:: Objectif de l'exercice ::
Convertissez en CSV à deux colonnes, intitulées enonce et reponse, les enregistrements allant de la ligne contenant « In terms of » jusqu'à la ligne contenant « 0.37 metres » incluse, à raison d'une rangée par enregistrement. Chaque texte et chaque réponse doivent occuper un seul champ entre guillemets, les sauts de ligne étant remplacés par des espaces.

:: Données présentées ::
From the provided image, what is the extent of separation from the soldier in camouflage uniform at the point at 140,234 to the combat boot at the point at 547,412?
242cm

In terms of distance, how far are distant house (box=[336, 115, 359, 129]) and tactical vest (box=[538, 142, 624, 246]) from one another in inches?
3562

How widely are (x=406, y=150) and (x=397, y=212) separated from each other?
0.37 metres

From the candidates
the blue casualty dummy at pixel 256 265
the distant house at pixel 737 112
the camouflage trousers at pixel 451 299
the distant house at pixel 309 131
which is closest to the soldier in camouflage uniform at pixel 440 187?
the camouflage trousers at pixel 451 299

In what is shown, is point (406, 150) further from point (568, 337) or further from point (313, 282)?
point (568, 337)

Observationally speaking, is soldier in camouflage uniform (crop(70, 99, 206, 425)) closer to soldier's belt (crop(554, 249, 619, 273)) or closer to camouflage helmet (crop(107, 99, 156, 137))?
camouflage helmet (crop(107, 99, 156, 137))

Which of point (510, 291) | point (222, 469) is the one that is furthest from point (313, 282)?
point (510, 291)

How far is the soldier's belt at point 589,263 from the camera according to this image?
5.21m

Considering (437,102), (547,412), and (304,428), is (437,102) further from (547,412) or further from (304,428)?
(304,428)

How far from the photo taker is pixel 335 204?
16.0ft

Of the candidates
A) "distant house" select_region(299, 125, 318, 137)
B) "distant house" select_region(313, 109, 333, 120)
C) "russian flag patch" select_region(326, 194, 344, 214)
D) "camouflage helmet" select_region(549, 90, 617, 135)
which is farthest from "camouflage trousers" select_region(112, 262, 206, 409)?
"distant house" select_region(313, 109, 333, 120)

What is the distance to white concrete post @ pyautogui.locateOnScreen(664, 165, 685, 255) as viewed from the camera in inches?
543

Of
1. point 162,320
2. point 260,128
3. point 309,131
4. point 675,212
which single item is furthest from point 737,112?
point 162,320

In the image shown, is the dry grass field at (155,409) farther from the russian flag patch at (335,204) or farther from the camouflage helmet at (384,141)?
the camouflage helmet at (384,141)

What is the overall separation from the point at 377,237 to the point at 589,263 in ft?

:: Corrigé de l'exercice ::
enonce,reponse
"In terms of distance, how far are distant house (box=[336, 115, 359, 129]) and tactical vest (box=[538, 142, 624, 246]) from one another in inches?","3562"
"How widely are (x=406, y=150) and (x=397, y=212) separated from each other?","0.37 metres"